Per il Forum di Huairou, che riuniva le organizzazioni femminili non governative, si è parlato di un "nuovo femminismo". L'espressione è giusta per la vasta rete di rapporti internazionali e intercontinentali, che in verità esisteva dagli inizi del femminismo ma che a Huairou (e, ancor prima, al Cairo) ha mostrato una migliore capacità di oltrepassare contrapposizioni e fossati di una storia prevalentemente maschile, come quella fra paesi ex-colonizzatori e paesi ex-colonizzati. Sarebbe invece sbagliato parlare di nuovo femminismo per la volontà di rafforzare la presenza di donne nel governo del mondo non in nome della parità con l'uomo, ma in nome della differenza femminile. L'atteggiamento femminista non è mai stato rivolto unicamente (né principalmente, per quel che riguarda l'Italia) al confronto con la condizione maschile, ma al senso libero della differenza femminile, che è stato conquistato, passo passo, non con lo strumento legislativo, ma con la pratica di relazione fra donne.

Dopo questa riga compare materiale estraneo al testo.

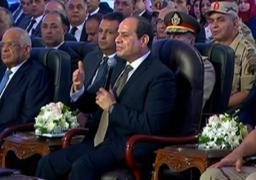 الرئيس السيسي يفتتح عبر الفيديو كونفرانس المعهد الطبي بدمنهورومشروع تطوير المعهد التذكاري للرمد بالجيزة .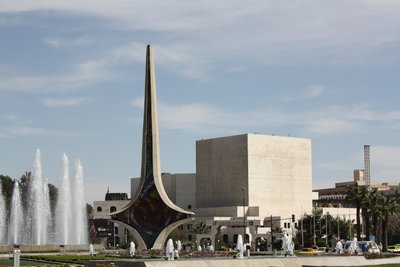 Damascus - Umawiyeen Square - Dar al-Assad Opera House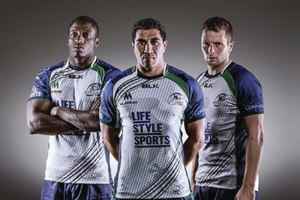 Players Niye N Adeolokun, Mils Muliaina and Jack Carty helped Life Style Sports launch the new Connacht away jersey this week ahead of Connacht's European Challenge Cup campaign.   Debbie Byrne, marketing director of Life Style Sports, said it was the company's mission to support rugby in the local community, and she also added her call for supporters to get behind the team.  'The team is off to a great start to the season and we are calling all Connacht fans to wear the jersey with pride and get behind their team ahead of some thrilling fixtures over the coming months.'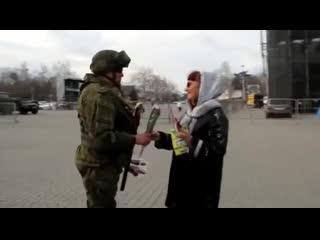 Увага!!!! Севастополь знову захоплений ввічливими людьми !!! С Праздником Милые и Дорогие !!!8️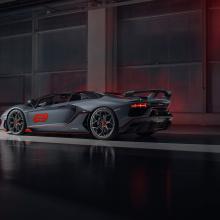 Lamborghini демонстрирует ограниченный ассортимент машин SVJ 63 Aventador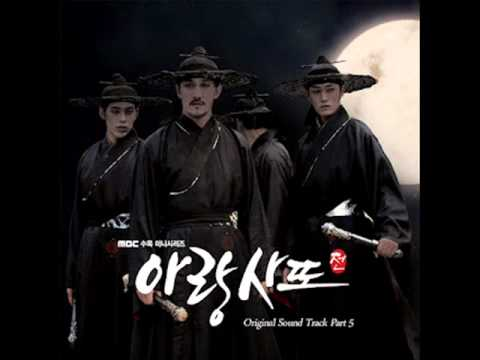 Mask Dance - MC Sniper: Arang and the Magistrate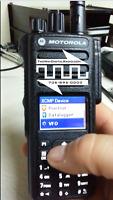 Motorola MotoTRBO Advanced Features w/ FPP XPR5550 / XPR7550 / SL7550 & eSeries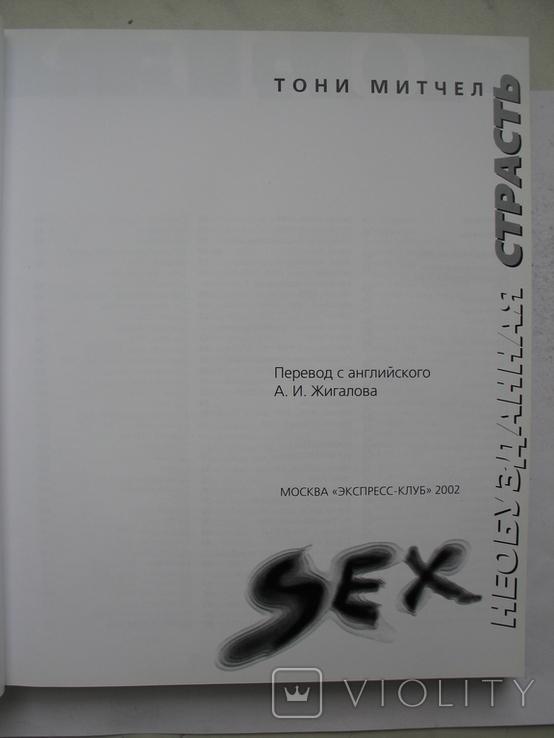 """""""Необузданная страсть"""" Тони Митчел 2002 год, фото №4"""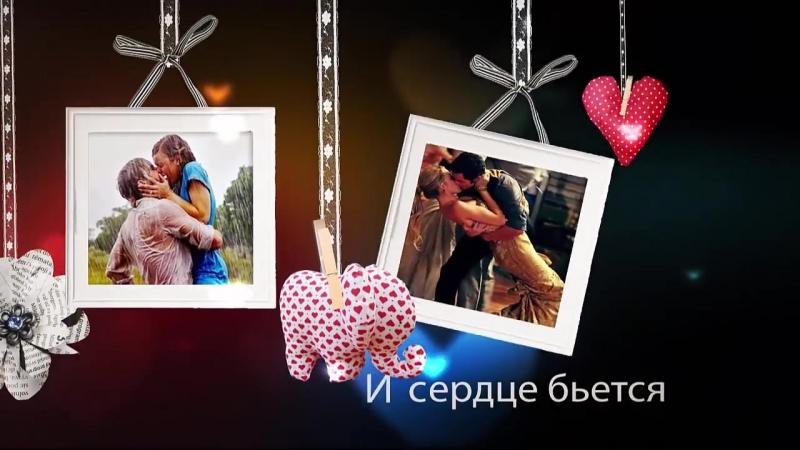 Поздравление к Дню влюбленных Безумно красивая мелодия о любви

Chi vuole documentarsi, legga gli scritti dell'italiana Carla Lonzi (1931-1982) e Le tre ghinee (1938) di Virginia Woolf. L'impegno di dare un senso originale, libero, alla differenza di essere donne, va detto che è più antico dei progressi scientifici, più del femminismo e più della rivoluzione borghese. Come non c'è soluzione di continuità fra Huairou-Pechino e gli scritti di Carla Lonzi o Il secondo sesso (1949) di Simone de Beauvoir o Susan B. Anthony (1820-1906), soprannominata da Gertrude Stein "la madre di tutte e tutti noi" (The Mother of Us All), così c'è continuità anche con le Preziose del Sei-Settecento, con le Beghine del sec.XIII, con Ipazia d'Alessandria, la filosofa martire della convivenza fra cristianesimo ed ellenismo, trucidata nel 415 d.C. da cristiani fanatici.